Hello and Good day/evening to everyone. I have several questions. most about Fur-suits and etc. As i am not an owner of one of the fine products that so many companies offer wanted to get some info. *First: As i wear glasses and could not see past the end of my snout without them-is there room in the head to be able to continue to wear them?? *this definitely would be helpful to know now. *Second: I have seen on several different Costumes that have led light up earrings and the like-some even flash with patterns. Is This A Manufacturer add-in or option or is this something that has to be done after-market? *as this looks really neat. *Third: I am looking for any Furries/Fur-suiters in and around the Erie,Pa Area to have some fashion of meet/greet outing of the like?* Just to try and get to know my local community better if any. Any direction or clarification would be very much welcomed on these. I'm sure i have other questions but just cant think of them currently. Thank you for any info you can share and the time spent.


----------



## Xegras (Mar 20, 2011)

1. Wear contacts or have the maker leave a little room if it is possible. Your vision is going to be shitty in a suit anyway so a handler is a good idea.

2. Depends on who makes your fursuit for you, there are many makers.

3. Look for a FA group for your state or area.


----------



## DarkFireFox (Mar 20, 2011)

i had thought about contacts- but the only problem there is with my screwy vison/stygmatism and such would make the lenses cost prohibitve. unless i only wore them when performing. but i hear thats a double edged sword to switch back and forth between glasses and contacts.

guess im going to have to search out which makers do offer such technology. 

and will have to look around as best i can


----------



## Mem (Mar 20, 2011)

I'm in Columbus Ohio i think thats about 4 hours away from Erie? Sorry I can't really answer any of your other questions, I'm new to fursuiting as well.


----------



## fenrirs_child (Mar 20, 2011)

1. most makers can accommodate glasses, and an option you may want to consider is finding an old set of glasses and sending them to your maker to be built INTO the head, then you know they'll fit ^^
2. a few makers work with electronics of different sorts, though i'll be f**ked if i can remember whom off hand X3
3. also try meetup.com and/or yahoo groups, those are good resources for finding local furs too ^^


----------



## DarkFireFox (Mar 20, 2011)

Mem said:


> I'm in Columbus Ohio i think thats about 4 hours away from Erie? Sorry I can't really answer any of your other questions, I'm new to fursuiting as well.
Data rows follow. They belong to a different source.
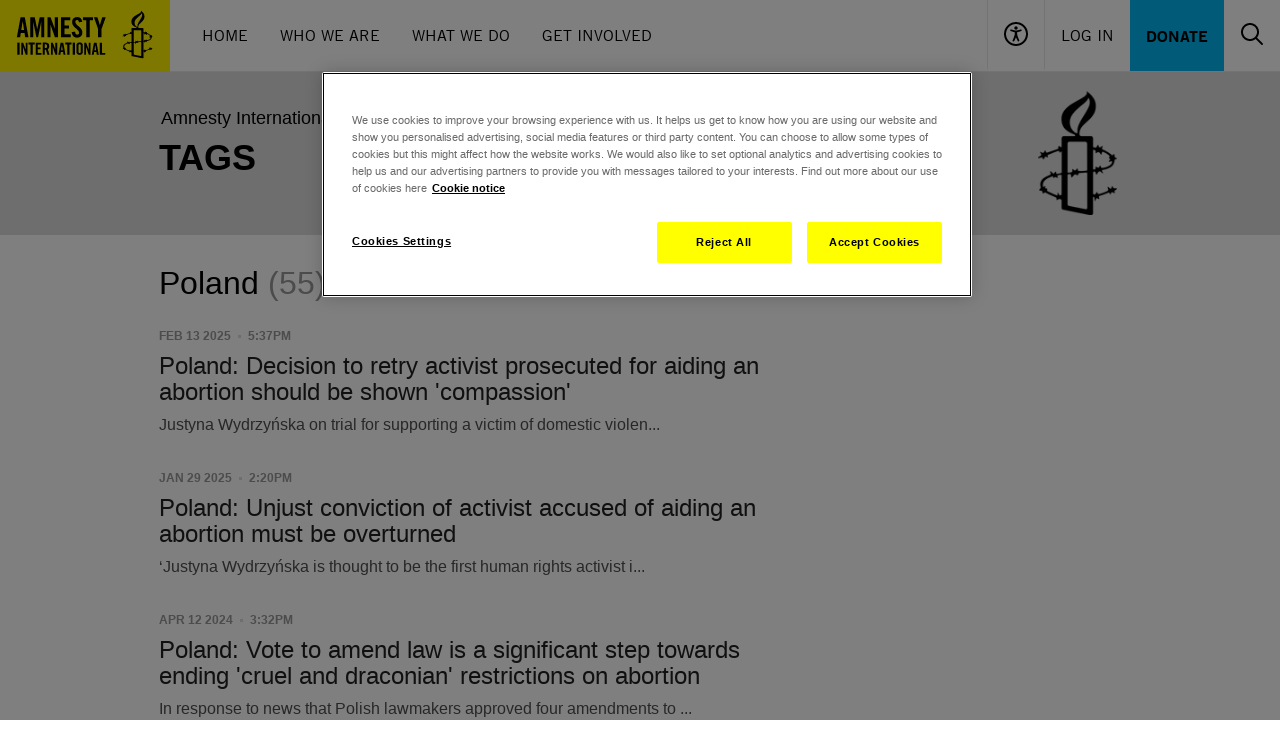

--- FILE ---
content_type: image/svg+xml
request_url: https://www.amnesty.org.uk/themes/aiuk/components/header/assets/logo_small.svg
body_size: 2763
content:
<?xml version="1.0" encoding="UTF-8" standalone="no"?>
<!-- Created with Inkscape (http://www.inkscape.org/) -->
 yeah Columbus is abot 4 hours away depending on where your going there from here. and thank you for the for the time.


----------



## DarkFireFox (Mar 20, 2011)

fenrirs_child said:


> 1. most makers can accommodate glasses, and an option you may want to consider is finding an old set of glasses and sending them to your maker to be built INTO the head, then you know they'll fit ^^ ok i have a pair of work glasses that still have my current prescription in them...i dont use anymore
> 2. a few makers work with electronics of different sorts, though i'll be f**ked if i can remember whom off hand X3..thats good to know guess ill have to to some head hunting...as it were
> 3. also try meetup.com and/or yahoo groups, those are good resources for finding local furs too ^^


 and thank you much for that


----------



## Otto042 (Mar 21, 2011)

pa-furry.org

Say hi.  You're not the only one in erie I think.


----------



## DarkFireFox (Mar 23, 2011)

Otto042 said:


> pa-furry.org
> 
> Say hi.  You're not the only one in erie I think.



i will do so indeed thank you much


----------